Given below are two statements:
Statement I : Crystal Field Stabilization Energy (CFSE) of $$\left[Cr\left( H_{2}O \right)_{6} \right]^{2+}$$ is greater than that of $$\left[Mn\left( H_{2}O \right)_{6} \right]^{2+}$$.
Statement II: Potassium ferricyanide has a greater spin-only magnetic moment than sodium ferrocyanide.
In the light of the above statements, choose the correct answer from the options given below :

We need to evaluate two statements about Crystal Field Stabilization Energy (CFSE) and magnetic moments of coordination compounds.

First we consider Statement I, which asserts that CFSE of $$[Cr(H_2O)_6]^{2+}$$ is greater than that of $$[Mn(H_2O)_6]^{2+}$$. Chromium(II) has atomic number 24 and electronic configuration $$[Ar]3d^4$$, making $$Cr^{2+}$$ a $$d^4$$ ion, while manganese(II) has atomic number 25 and electronic configuration $$[Ar]3d^5$$, so $$Mn^{2+}$$ is a $$d^5$$ ion.

Since $$H_2O$$ is a weak field ligand, both complexes are high‐spin octahedral.

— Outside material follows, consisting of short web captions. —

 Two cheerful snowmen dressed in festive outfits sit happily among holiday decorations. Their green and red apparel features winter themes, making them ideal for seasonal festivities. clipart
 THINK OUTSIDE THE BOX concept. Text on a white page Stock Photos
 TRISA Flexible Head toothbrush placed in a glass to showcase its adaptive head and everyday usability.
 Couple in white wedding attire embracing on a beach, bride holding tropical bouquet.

The $$d^4$$ configuration of $$Cr^{2+}$$ gives $$t_{2g}^3 e_g^1$$, and the $$d^5$$ configuration of $$Mn^{2+}$$ gives $$t_{2g}^3 e_g^2$$.

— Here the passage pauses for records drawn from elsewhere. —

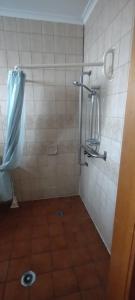 a bathroom with a shower with a tiled floor at Birch Motel Tocumwal in Tocumwal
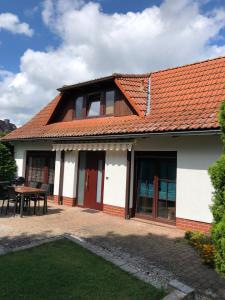 uma casa com um telhado laranja e um pátio em Ferienhaus "Buddelschiff" em Ueckermünde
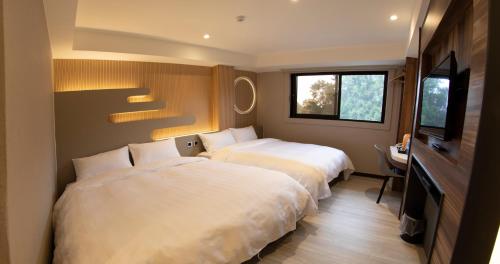 Habitación de hotel con 2 camas y TV en Alishan Shermuh Tourist Hotel, en Zhongzheng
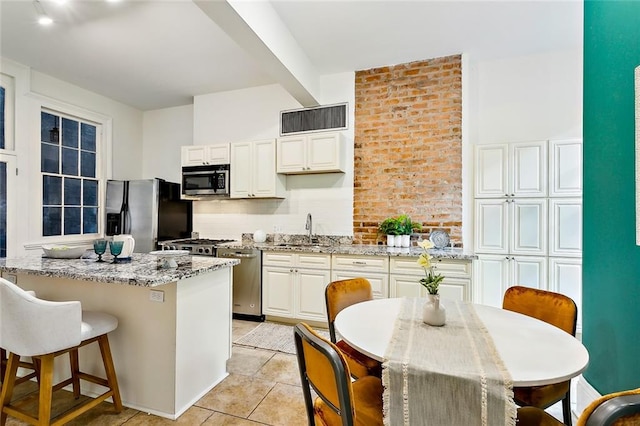 kitchen with a center island, light stone counters, white cabinets, light tile patterned floors, and appliances with stainless steel finishes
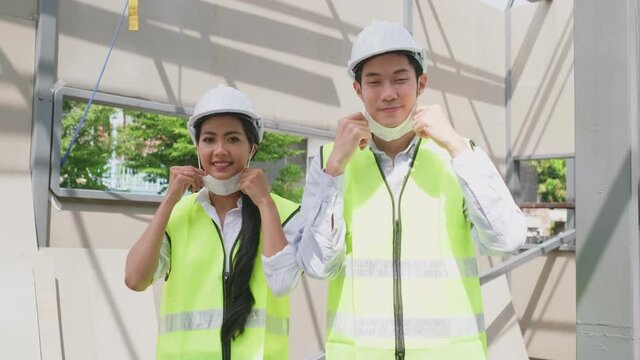 Asian young engineer man and woman wearing PPE, Protective face mask.	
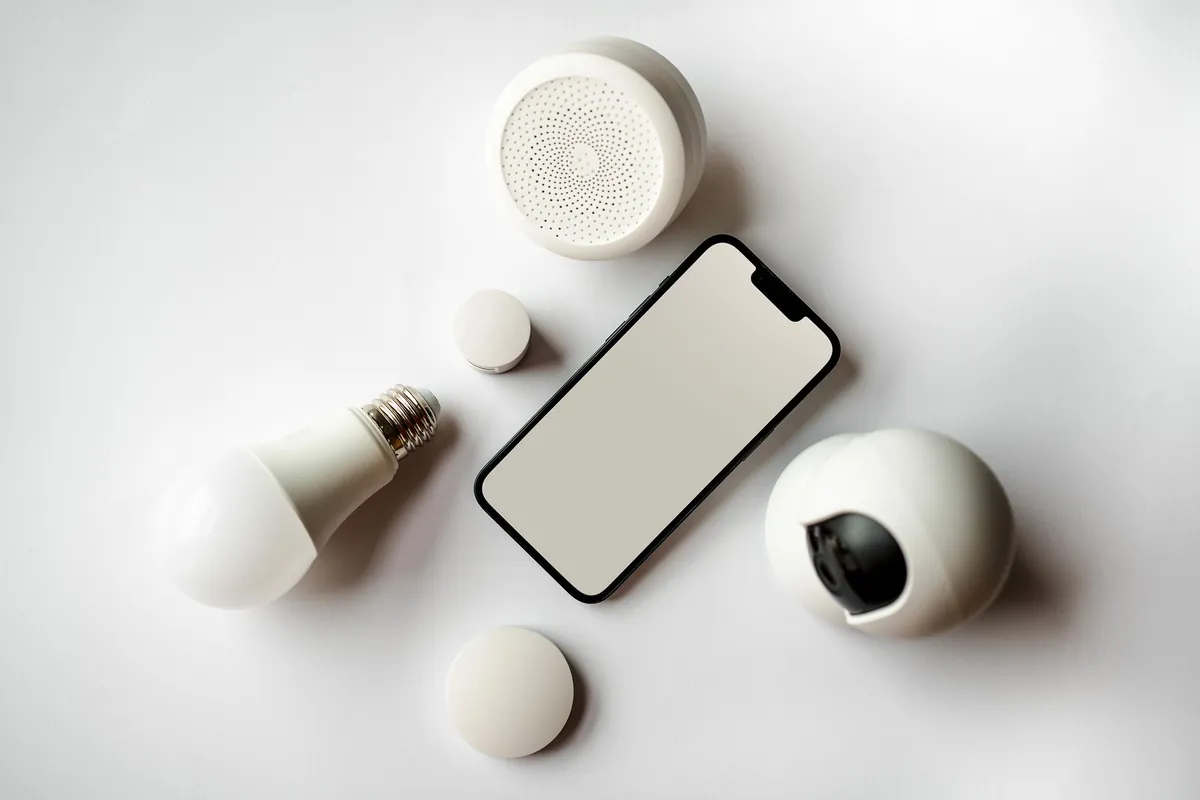A flat lay of a phone, a smart bulb and small sensors on a white surface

Using CFSE = $$(-0.4n_{t_{2g}} + 0.6n_{e_g})\Delta_o$$, we find for $$Cr^{2+}$$: CFSE = $$(-0.4\times3 + 0.6\times1)\Delta_o = (-1.2 + 0.6)\Delta_o = -0.6\Delta_o$$, whereas for $$Mn^{2+}$$: CFSE = $$(-0.4\times3 + 0.6\times2)\Delta_o = (-1.2 + 1.2)\Delta_o = 0$$. Because the magnitude of CFSE for $$Cr^{2+}$$ is $$0.6\Delta_o$$ and for $$Mn^{2+}$$ it is zero, CFSE of $$[Cr(H_2O)_6]^{2+}$$ is indeed greater, so Statement I is true.

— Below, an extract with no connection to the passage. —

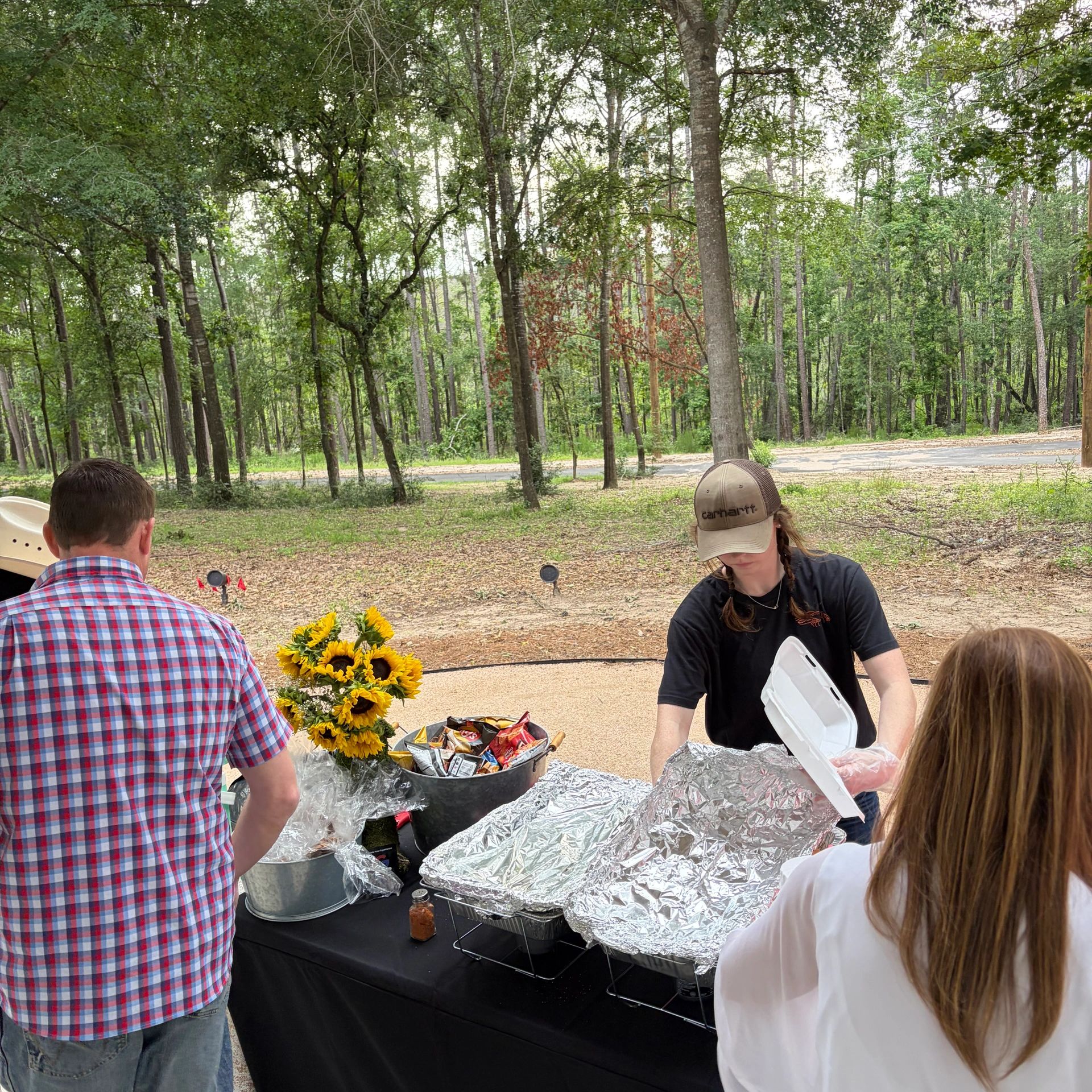 Outdoor food serving with sunflowers and people in casual attire.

Next we analyze Statement II, which compares the spin‐only magnetic moments of potassium ferricyanide and sodium ferrocyanide. Potassium ferricyanide is $$K_3[Fe(CN)_6]$$, containing $$Fe^{3+}$$ ($$d^5$$), while sodium ferrocyanide is $$Na_4[Fe(CN)_6]$$, containing $$Fe^{2+}$$ ($$d^6$$). Because $$CN^-$$ is a strong field ligand, both complexes are low‐spin octahedral. Thus $$Fe^{3+}$$ ($$d^5$$) adopts $$t_{2g}^5 e_g^0$$ with one unpaired electron, and $$Fe^{2+}$$ ($$d^6$$) adopts $$t_{2g}^6 e_g^0$$ with no unpaired electrons.

The spin‐only magnetic moment is given by $$\mu = \sqrt{n(n+2)}$$ BM, where $$n$$ is the number of unpaired electrons. For $$[Fe(CN)_6]^{3-}$$ we have $$\mu = \sqrt{1(1+2)} = \sqrt{3} \approx 1.73$$ BM, whereas for $$[Fe(CN)_6]^{4-}$$ we get $$\mu = \sqrt{0(0+2)} = 0$$ BM. Since ferricyanide has the larger moment, Statement II is true.

The correct answer is Option (3): both Statement I and Statement II are true.